— TO BE DONE —
**a.** Do the following statements agree with the passage on programming language design? Answer yes or no for each and quote the deciding words from the passage. (i) The passage calls a programming language usually a textual notation. (ii) The passage chooses visual programming languages as its focus. (iii) The passage names conditional logic as one of the foundational elements.
**b.** Could you print the records word for word, beginning at the line that has "In the image" and stopping after the last line of the records?

** start of EXTRACT **

What is design? Making a lot of choices/decisions from the many options of the vastly larger design/problem space. Which leads to certain properties, advantages/benefits, limitations/constraints, etc., as most of these tend to be trade-offs (for example between convenience of implementation or use versus execution performance versus powerful features, etc.).
What is a programming language? Usually textual notation as an interface for a human programmer to instruct some machine/device to operate in a certain way. Essentially a textual machine interface for a human to use. There's other media like visual programming languages, regarding design of the notation, but for now let's stay with text?
There's various types of (programming) languages. Typically, for general computation of formal logic to be done by automatic machine, one model is "Turing-completeness", which is a set of properties/features a programming language needs to have in order to allow the standard meta-circular "self-modifyable programmation per software (opposed to non-programmable hard-wired devices or simple replay machinery, which may have programming/software in the form of fixed runs of instructions that can be swapped out, but does not have software that can create or modify software). OK that's the theoretical concept, but in practice, it means a "sufficient" programming language needs to have at least the foundational elements of
- logic (means conditional logic)

** end of EXTRACT **
** start of DATA SUPPLIED **

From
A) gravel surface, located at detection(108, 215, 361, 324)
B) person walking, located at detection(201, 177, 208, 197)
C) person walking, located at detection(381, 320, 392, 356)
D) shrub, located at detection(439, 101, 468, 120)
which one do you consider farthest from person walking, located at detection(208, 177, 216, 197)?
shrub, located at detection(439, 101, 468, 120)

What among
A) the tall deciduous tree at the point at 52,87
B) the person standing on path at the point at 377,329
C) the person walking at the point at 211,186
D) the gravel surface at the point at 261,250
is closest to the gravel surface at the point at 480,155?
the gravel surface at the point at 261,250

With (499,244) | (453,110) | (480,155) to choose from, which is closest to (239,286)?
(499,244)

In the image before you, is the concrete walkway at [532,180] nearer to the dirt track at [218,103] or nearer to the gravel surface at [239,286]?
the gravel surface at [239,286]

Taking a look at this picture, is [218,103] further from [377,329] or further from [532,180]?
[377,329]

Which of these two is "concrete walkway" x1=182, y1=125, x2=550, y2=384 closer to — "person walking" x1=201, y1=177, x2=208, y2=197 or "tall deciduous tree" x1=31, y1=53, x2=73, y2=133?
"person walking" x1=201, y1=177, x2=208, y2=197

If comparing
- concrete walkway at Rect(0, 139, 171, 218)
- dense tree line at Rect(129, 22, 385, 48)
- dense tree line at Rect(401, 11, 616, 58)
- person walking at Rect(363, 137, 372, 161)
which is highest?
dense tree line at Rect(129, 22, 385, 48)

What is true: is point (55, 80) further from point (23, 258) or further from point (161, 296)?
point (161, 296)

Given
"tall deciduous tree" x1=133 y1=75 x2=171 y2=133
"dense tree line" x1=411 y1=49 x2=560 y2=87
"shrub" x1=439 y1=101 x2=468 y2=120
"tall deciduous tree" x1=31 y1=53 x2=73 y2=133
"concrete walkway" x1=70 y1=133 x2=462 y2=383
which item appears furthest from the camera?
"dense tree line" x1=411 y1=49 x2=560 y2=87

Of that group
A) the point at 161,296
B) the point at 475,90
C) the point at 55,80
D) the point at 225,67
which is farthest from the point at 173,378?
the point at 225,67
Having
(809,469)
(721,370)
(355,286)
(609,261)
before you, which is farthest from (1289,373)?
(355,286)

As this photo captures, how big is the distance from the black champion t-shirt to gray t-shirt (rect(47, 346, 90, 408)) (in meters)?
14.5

** end of DATA SUPPLIED **

— ANSWERS TO THE PROBLEMS —
**a.**
(i) Yes: "Usually textual notation as an interface for a human programmer to instruct some machine/device to operate in a certain way."
(ii) No: "There's other media like visual programming languages, regarding design of the notation, but for now let's stay with text?"
(iii) Yes: "- logic (means conditional logic)"

**b.**
In the image before you, is the concrete walkway at [532,180] nearer to the dirt track at [218,103] or nearer to the gravel surface at [239,286]?
the gravel surface at [239,286]

Taking a look at this picture, is [218,103] further from [377,329] or further from [532,180]?
[377,329]

Which of these two is "concrete walkway" x1=182, y1=125, x2=550, y2=384 closer to — "person walking" x1=201, y1=177, x2=208, y2=197 or "tall deciduous tree" x1=31, y1=53, x2=73, y2=133?
"person walking" x1=201, y1=177, x2=208, y2=197

If comparing
- concrete walkway at Rect(0, 139, 171, 218)
- dense tree line at Rect(129, 22, 385, 48)
- dense tree line at Rect(401, 11, 616, 58)
- person walking at Rect(363, 137, 372, 161)
which is highest?
dense tree line at Rect(129, 22, 385, 48)

What is true: is point (55, 80) further from point (23, 258) or further from point (161, 296)?
point (161, 296)

Given
"tall deciduous tree" x1=133 y1=75 x2=171 y2=133
"dense tree line" x1=411 y1=49 x2=560 y2=87
"shrub" x1=439 y1=101 x2=468 y2=120
"tall deciduous tree" x1=31 y1=53 x2=73 y2=133
"concrete walkway" x1=70 y1=133 x2=462 y2=383
which item appears furthest from the camera?
"dense tree line" x1=411 y1=49 x2=560 y2=87

Of that group
A) the point at 161,296
B) the point at 475,90
C) the point at 55,80
D) the point at 225,67
which is farthest from the point at 173,378?
the point at 225,67
Having
(809,469)
(721,370)
(355,286)
(609,261)
before you, which is farthest from (1289,373)?
(355,286)

As this photo captures, how big is the distance from the black champion t-shirt to gray t-shirt (rect(47, 346, 90, 408)) (in meters)?
14.5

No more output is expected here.